*TEXTE À ANALYSER*:
Malgré les accusations qu’a pu subir la Ligue de souffler sur les braises du racisme en organisant Noirs et Blancs de manière séparée, l’activité de ses militants laisse un héritage largement positif. Des travailleurs noirs ont commencé grâce à son impulsion à militer sur leur lieu de travail. La Ligue a directement stimulé la formation d’une organisation révolutionnaire unifiée des différents milieux révolutionnaires blancs, la Motor City Labor League. Malgré la disparition de la Ligue, un certain nombre de ses militants et de ceux qu’elle a influencés a impulsé une vague de grèves sauvages en 1973, qui regroupa des ouvriers noirs et blancs.

*DONNÉES FOURNIES*:

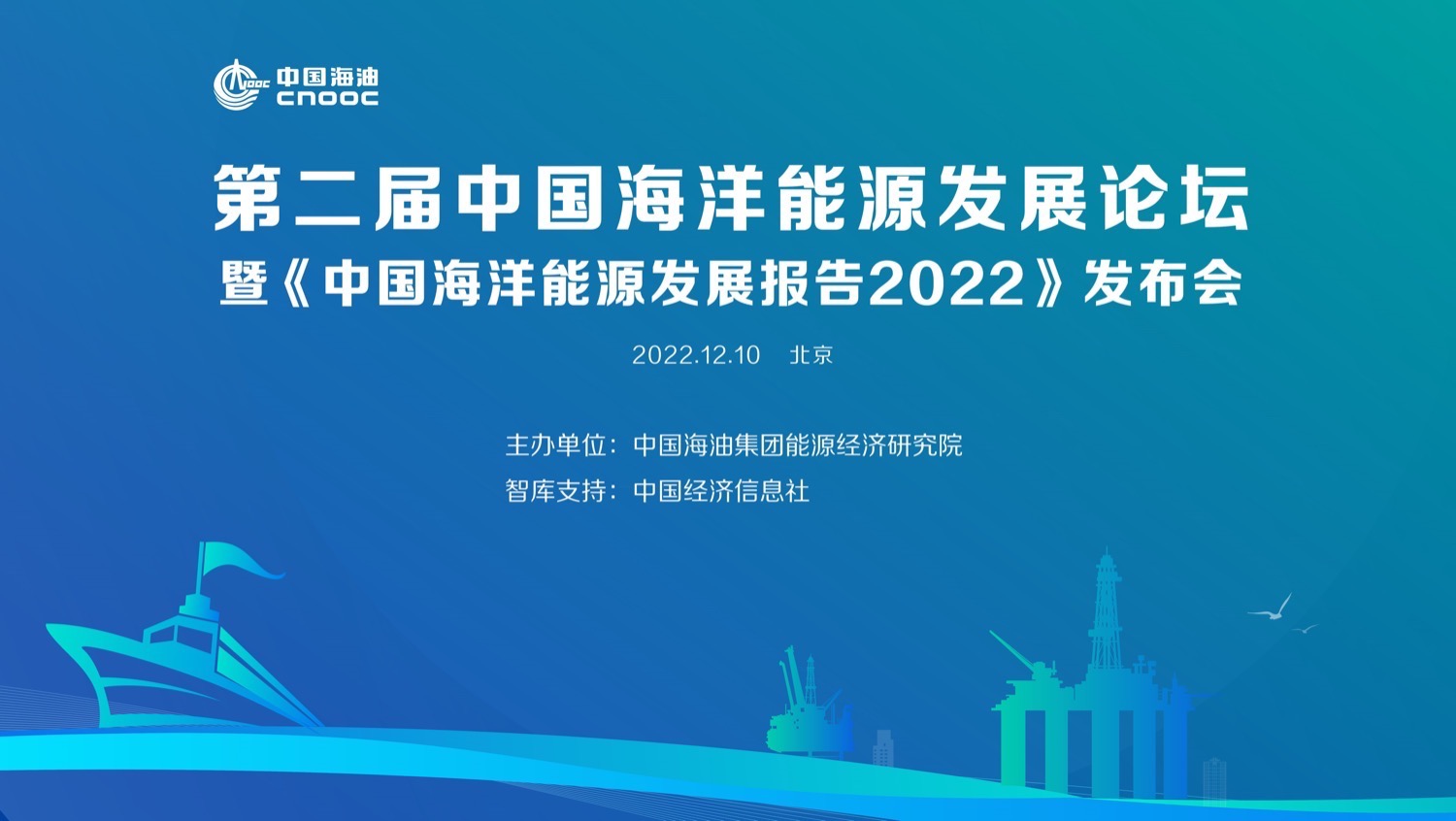 中国海油
CNOOC

第二届中国海洋能源发展论坛
暨《中国海洋能源发展报告2022》发布会

2022.12.10 北京

主办单位：中国海油集团能源经济研究院
智库支持：中国经济信息社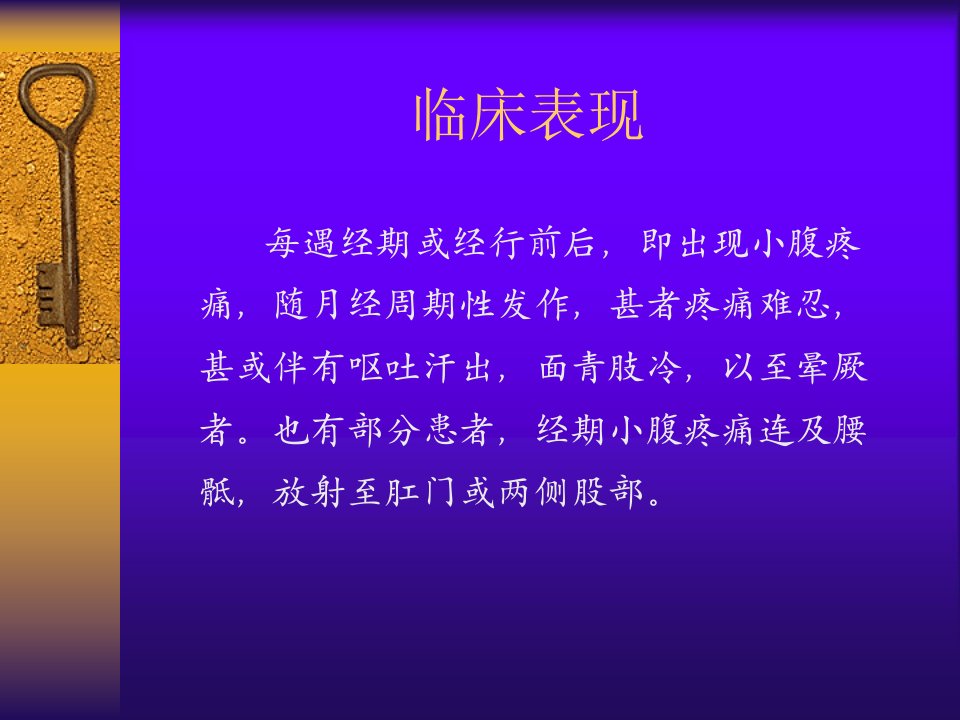 临床表现

每遇经期或经行前后，即出现小腹疼痛，随月经周期性发作，甚者疼痛难忍，甚或伴有呕吐汗出，面青肢冷，以至晕厥者。也有部分患者，经期小腹疼痛连及腰骶，放射至肛门或两侧股部。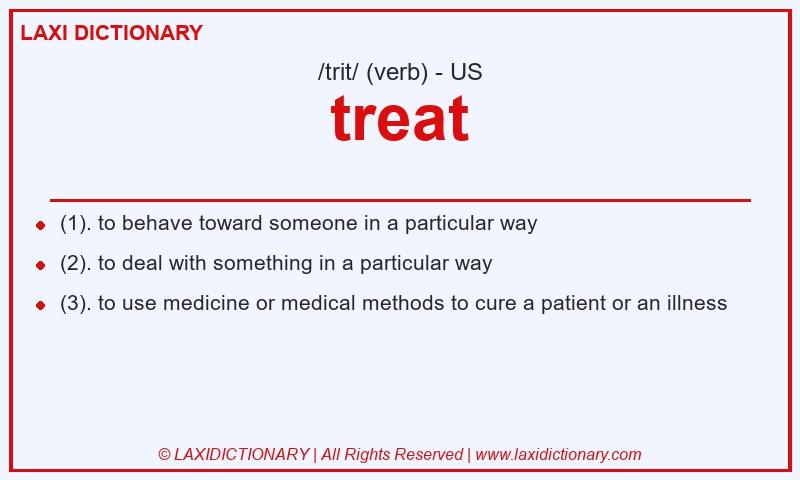 LAXI DICTIONARY

/trit/ (verb) - US

treat

- (1). to behave toward someone in a particular way
- (2). to deal with something in a particular way
- (3). to use medicine or medical methods to cure a patient or an illness

© LAXIDICTIONARY | All Rights Reserved | www.laxidictionary.com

*ÉNONCÉ*: Dans le texte à analyser, relevez toutes les retombées concrètes attribuées à l'activité de la Ligue et de ses militants.

*CORRIGÉ*:
- Des travailleurs noirs ont commencé à militer sur leur lieu de travail grâce à son impulsion.
- Elle a directement stimulé la formation de la Motor City Labor League, une organisation révolutionnaire unifiée issue des différents milieux révolutionnaires blancs.
- Après sa disparition, certains de ses militants et de ceux qu'elle a influencés ont impulsé une vague de grèves sauvages en 1973, qui regroupa des ouvriers noirs et blancs.